Auf die Anfrage von TE beim Bundesfinanzministerium, welche Schritte Lindner für die Entlastung plant, antwortet ein Sprecher: „Dem Bundesfinanzminister ist es ein wichtiges Anliegen, die Bürgerinnen und Bürger zu entlasten. Der Minister hat dabei auch die Belastungen im Blick, die sich insbesondere aus dem jüngsten Preisanstieg bei den Energiekosten ergeben.“ Für mögliche Entlastungen gebe es „grundsätzlich eine Reihe von Instrumenten“.

Aufgaben:
**1)** Liste in der Reihenfolge ihres Auftretens alle Wörter des Lesetexts auf, die die Buchstabenfolge „last“ enthalten.
**2)** Beantworte anhand des Lesetexts:
(a) An welche Behörde richtete TE die Anfrage?
(b) Wer antwortet auf die Anfrage?
(c) Aus welchem Preisanstieg ergeben sich laut der Antwort insbesondere Belastungen?

Auszüge aus Daten mit räumlichen Fragen:
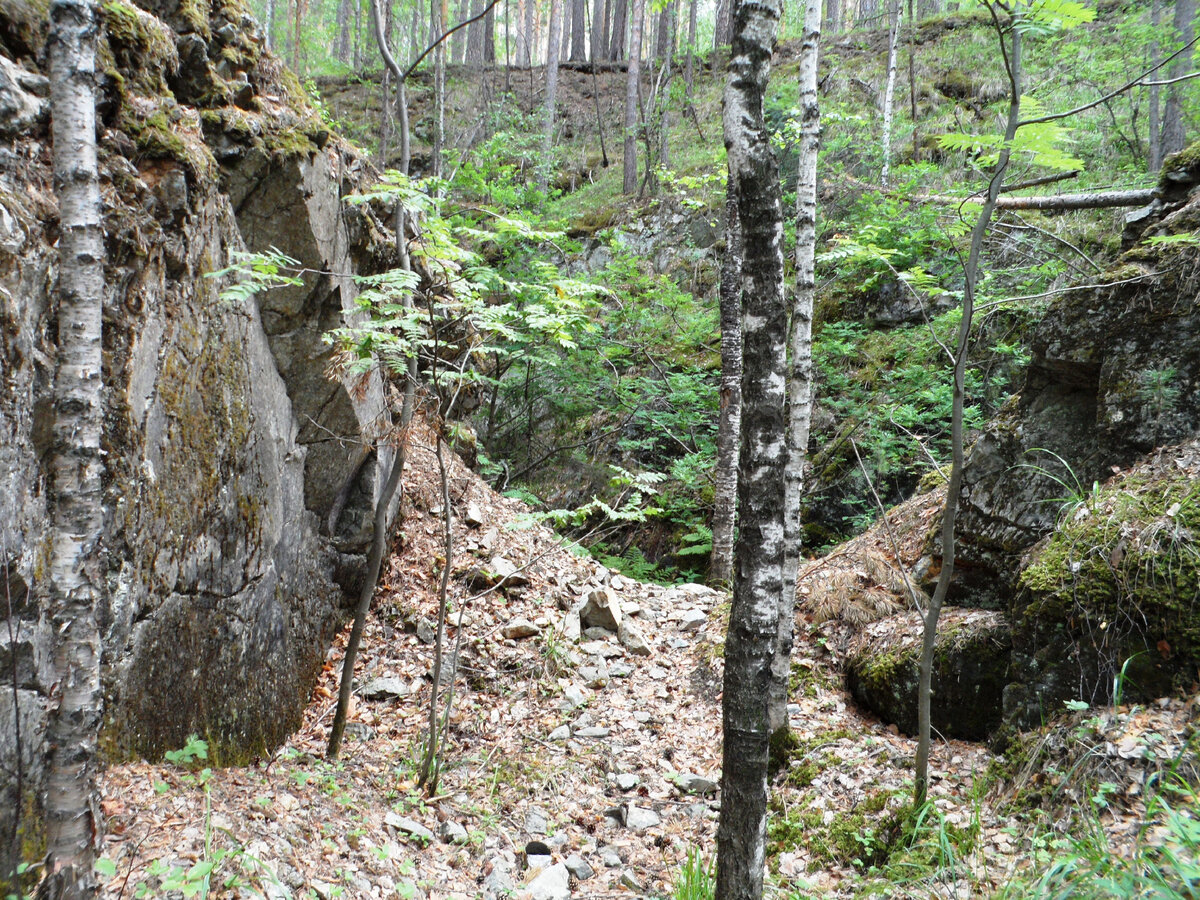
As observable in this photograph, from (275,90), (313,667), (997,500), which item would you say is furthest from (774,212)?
(313,667)

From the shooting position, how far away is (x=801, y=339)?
504 cm

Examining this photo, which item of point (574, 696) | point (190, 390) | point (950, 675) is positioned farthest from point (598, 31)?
point (950, 675)

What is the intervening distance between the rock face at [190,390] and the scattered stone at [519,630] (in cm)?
161

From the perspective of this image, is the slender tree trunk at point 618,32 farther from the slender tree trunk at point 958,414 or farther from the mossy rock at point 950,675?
the mossy rock at point 950,675

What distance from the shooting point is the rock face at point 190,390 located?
2.65 metres

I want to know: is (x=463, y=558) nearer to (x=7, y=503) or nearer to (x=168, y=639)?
(x=168, y=639)

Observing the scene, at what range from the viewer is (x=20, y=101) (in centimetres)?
276

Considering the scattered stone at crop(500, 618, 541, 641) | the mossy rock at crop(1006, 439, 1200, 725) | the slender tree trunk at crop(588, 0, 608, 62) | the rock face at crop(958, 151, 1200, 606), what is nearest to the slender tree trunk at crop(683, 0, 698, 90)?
the slender tree trunk at crop(588, 0, 608, 62)

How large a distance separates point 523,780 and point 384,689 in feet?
4.86

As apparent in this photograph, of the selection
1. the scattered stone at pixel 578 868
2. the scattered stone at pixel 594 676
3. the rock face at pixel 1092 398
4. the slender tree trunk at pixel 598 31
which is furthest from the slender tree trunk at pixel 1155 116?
the slender tree trunk at pixel 598 31

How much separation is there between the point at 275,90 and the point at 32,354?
126 inches

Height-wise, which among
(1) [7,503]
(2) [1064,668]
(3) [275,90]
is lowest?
(2) [1064,668]

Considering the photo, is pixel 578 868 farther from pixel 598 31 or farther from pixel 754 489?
pixel 598 31

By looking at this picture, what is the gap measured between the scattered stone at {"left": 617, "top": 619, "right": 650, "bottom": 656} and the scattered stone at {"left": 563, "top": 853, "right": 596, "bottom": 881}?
266cm
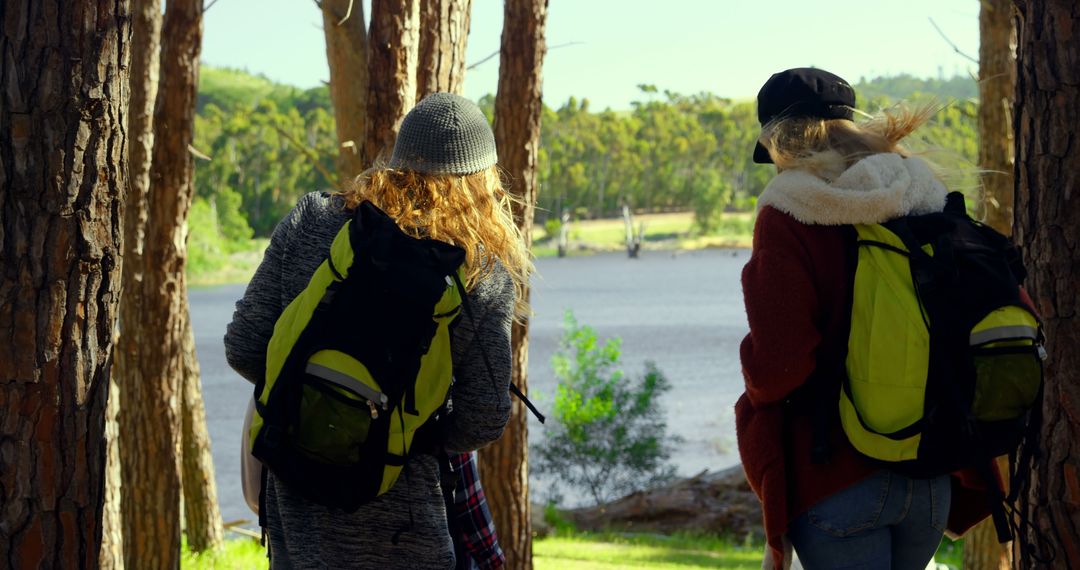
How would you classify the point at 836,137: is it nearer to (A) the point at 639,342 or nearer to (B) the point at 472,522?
(B) the point at 472,522

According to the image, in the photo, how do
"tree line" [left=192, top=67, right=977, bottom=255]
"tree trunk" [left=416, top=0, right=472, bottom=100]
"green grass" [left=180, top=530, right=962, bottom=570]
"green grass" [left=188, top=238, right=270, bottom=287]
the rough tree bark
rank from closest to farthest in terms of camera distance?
"tree trunk" [left=416, top=0, right=472, bottom=100] < the rough tree bark < "green grass" [left=180, top=530, right=962, bottom=570] < "green grass" [left=188, top=238, right=270, bottom=287] < "tree line" [left=192, top=67, right=977, bottom=255]

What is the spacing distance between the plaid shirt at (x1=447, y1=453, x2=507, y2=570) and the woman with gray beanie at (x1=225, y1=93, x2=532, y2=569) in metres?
0.11

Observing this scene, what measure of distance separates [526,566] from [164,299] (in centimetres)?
220

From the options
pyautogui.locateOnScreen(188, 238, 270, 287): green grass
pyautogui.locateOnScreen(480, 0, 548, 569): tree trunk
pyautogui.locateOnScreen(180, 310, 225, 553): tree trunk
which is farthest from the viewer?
pyautogui.locateOnScreen(188, 238, 270, 287): green grass

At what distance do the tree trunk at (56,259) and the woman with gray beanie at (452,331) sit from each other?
300 mm

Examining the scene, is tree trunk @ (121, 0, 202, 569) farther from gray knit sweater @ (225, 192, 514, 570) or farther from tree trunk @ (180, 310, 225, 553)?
gray knit sweater @ (225, 192, 514, 570)

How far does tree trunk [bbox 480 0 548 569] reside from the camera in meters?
4.95

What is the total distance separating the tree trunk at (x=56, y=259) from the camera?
7.06 feet

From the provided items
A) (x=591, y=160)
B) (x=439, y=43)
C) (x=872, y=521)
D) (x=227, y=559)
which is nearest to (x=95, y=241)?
(x=872, y=521)

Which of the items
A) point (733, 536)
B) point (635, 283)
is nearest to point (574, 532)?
point (733, 536)

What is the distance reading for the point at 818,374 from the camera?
91.3 inches

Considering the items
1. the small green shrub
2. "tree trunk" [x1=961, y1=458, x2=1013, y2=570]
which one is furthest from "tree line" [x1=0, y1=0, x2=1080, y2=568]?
the small green shrub

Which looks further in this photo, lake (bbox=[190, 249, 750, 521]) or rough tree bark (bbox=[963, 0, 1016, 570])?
lake (bbox=[190, 249, 750, 521])

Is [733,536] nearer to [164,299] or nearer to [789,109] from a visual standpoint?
[164,299]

Die Lösungen:
**1)** Entlastung, entlasten, Belastungen, Entlastungen

**2)**
(a) An das Bundesfinanzministerium.
(b) Ein Sprecher.
(c) Aus dem jüngsten Preisanstieg bei den Energiekosten.